- [Parts of the exercise]:
(1) From the proposal for powered vehicle tracks, copy the passage starting with "By putting the" and going on through "for oversized loads.".
(2) In the proposal for powered vehicle tracks, where would home and commercial parking ideally be located?

- [Text]:
>> Start

Vehicles would consist of a ridged bottom that fit to ridges on the belts, and a mechanism for locking into the sides of the belt. Each vehicle would have a transmitter that would transmit desired speed and direction to the upcoming sections of belt.
Notes
Like conventional vehicles, some would be for mass-transit, but family or even individual vehicles would be allowed on the tracks. Track standards and vehicle requirements would be publicly available, to encourage innovation while preserving safety standards.
Emergency and police vehicles would have override codes to allow them to shunt all vehicles to the slow lane, for instance, or stop a particular section of track to apprehend or assist a driver.
The scaffolding for the tracks could double as support for streetlights, telephone lines, cable, and other infrastructure-related items.
Transmitting the desired direction would affect only the branches of track immediately in front of the individual vehicle. Desired speed would be transmitted further ahead and, taking into account the desired speed, the speed of other drivers, minimum and maximum speeds, the tracks ahead would incrementally speed up or slow down to prevent a “jolt” between sections.
Variations in terrain could be mitigated by varying the height above ground level, where the amount of power required to descend and/or ascend would exceed the effort of, for instance, keeping the track level over a small valley or dip in the terrain.
Home and commercial parking would ideally be on roofs or a higher floor. The basic configuration would be a “loop”, where the driver could pull in and set the steering to the inside, so that as other drivers enter, the first vehicle would not venture back out onto the roadway.
Benefits
By decoupling the energy source from the vehicle itself, more opportunities emerge for alternative power. For example, it would be totally impractical to add a windmill to a car, but having windmills power large sections of track could prove quite reasonable. Likewise for solar, hydro, nuclear or hydrogen energy sources.
By putting the tracks above existing roadways, existing infrastructure can be preserved, at least in the short term, and probably in the long term for transportation to places without track, or for oversized loads.
Accidents between vehicles are prevented because the vehicles cannot hit one another. (an interesting note: drunk drivers would probably do nothing worse than get lost). Accidents involving pedestrians are prevented because the tracks would be inaccessible to pedestrians.

>> End

- [Supplied data]:
>> Start

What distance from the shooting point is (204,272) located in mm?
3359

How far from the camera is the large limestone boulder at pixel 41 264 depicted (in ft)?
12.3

>> End

- [In response]:
(1)
By putting the tracks above existing roadways, existing infrastructure can be preserved, at least in the short term, and probably in the long term for transportation to places without track, or for oversized loads.

(2) On roofs or a higher floor.